A partir da promulgação da PEC, os deputados federais tem 30 dias para mudar de legenda, sem que haja punição por parte da Justiça Eleitoral, e sem "sem prejuízo do mandato, não sendo essa desfiliação considerada para fins de distribuição dos recursos do Fundo Partidário e de acesso gratuito ao tempo de rádio e televisão".
 
Aprovada em 2015, a PEC altera a decisão do Supremo Tribunal Federal (STF), de 2008, que definia que os parlamentares que fizessem a mudança de partido sem justificativa perderiam o mandato, mas o cargo permaneceria com a legenda. Em um ponto da decisão, contudo, o STF eximia aqueles que fariam a filiação para partido recém-criado.
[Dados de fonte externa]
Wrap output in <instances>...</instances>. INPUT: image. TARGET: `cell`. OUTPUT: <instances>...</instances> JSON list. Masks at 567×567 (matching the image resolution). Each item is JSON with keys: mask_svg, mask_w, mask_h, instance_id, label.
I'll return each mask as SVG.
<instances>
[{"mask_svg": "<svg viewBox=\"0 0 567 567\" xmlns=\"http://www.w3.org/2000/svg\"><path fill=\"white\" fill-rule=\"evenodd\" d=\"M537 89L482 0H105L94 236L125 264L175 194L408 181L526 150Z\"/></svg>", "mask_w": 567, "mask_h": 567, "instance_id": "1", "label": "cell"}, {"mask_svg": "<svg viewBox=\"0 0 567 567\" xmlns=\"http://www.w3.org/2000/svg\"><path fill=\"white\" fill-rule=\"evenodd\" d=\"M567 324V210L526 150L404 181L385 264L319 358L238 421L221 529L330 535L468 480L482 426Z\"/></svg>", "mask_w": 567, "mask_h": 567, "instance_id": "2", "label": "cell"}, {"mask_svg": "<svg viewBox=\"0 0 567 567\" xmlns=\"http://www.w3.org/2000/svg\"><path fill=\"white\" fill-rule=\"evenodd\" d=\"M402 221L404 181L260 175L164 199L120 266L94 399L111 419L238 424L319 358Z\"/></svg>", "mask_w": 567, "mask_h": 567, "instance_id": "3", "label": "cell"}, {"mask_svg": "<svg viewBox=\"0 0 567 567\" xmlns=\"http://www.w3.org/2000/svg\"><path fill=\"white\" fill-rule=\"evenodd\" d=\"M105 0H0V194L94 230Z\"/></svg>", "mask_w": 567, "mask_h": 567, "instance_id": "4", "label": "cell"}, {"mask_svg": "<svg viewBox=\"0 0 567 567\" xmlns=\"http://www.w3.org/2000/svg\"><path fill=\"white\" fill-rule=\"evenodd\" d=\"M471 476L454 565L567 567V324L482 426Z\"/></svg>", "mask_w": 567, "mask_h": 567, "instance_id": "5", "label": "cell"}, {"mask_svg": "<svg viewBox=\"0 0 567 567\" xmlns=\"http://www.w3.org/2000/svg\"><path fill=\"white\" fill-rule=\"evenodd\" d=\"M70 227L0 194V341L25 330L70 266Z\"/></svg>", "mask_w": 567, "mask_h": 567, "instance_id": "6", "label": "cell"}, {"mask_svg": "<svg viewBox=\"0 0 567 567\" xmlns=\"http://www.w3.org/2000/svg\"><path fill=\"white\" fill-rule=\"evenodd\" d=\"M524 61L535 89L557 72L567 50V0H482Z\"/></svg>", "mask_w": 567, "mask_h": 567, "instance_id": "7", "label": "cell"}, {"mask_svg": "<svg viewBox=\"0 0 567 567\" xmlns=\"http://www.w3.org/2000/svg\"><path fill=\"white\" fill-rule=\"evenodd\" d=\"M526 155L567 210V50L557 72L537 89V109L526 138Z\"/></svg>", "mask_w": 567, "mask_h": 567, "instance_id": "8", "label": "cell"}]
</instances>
Tal definição fez com que pelo menos 38 deputados mudassem para siglas novas, de acordo com a Secretaria-Geral da Mesa da Câmara.
 
A Rede Sustentabilidade, de Marina Silva, que conseguiu o registro em setembro do último ano, pelo Tribunal Superior Eleitoral (TSE), obteve por meio dessa decisão do STF uma bancada representativa de cinco deputados. Apenas o PT perdeu 10 deputados eleitos, fazendo com que o partido deixasse de ser a maior bancada da Câmara dos Deputados, deixando a liderança para o PMDB, com 67.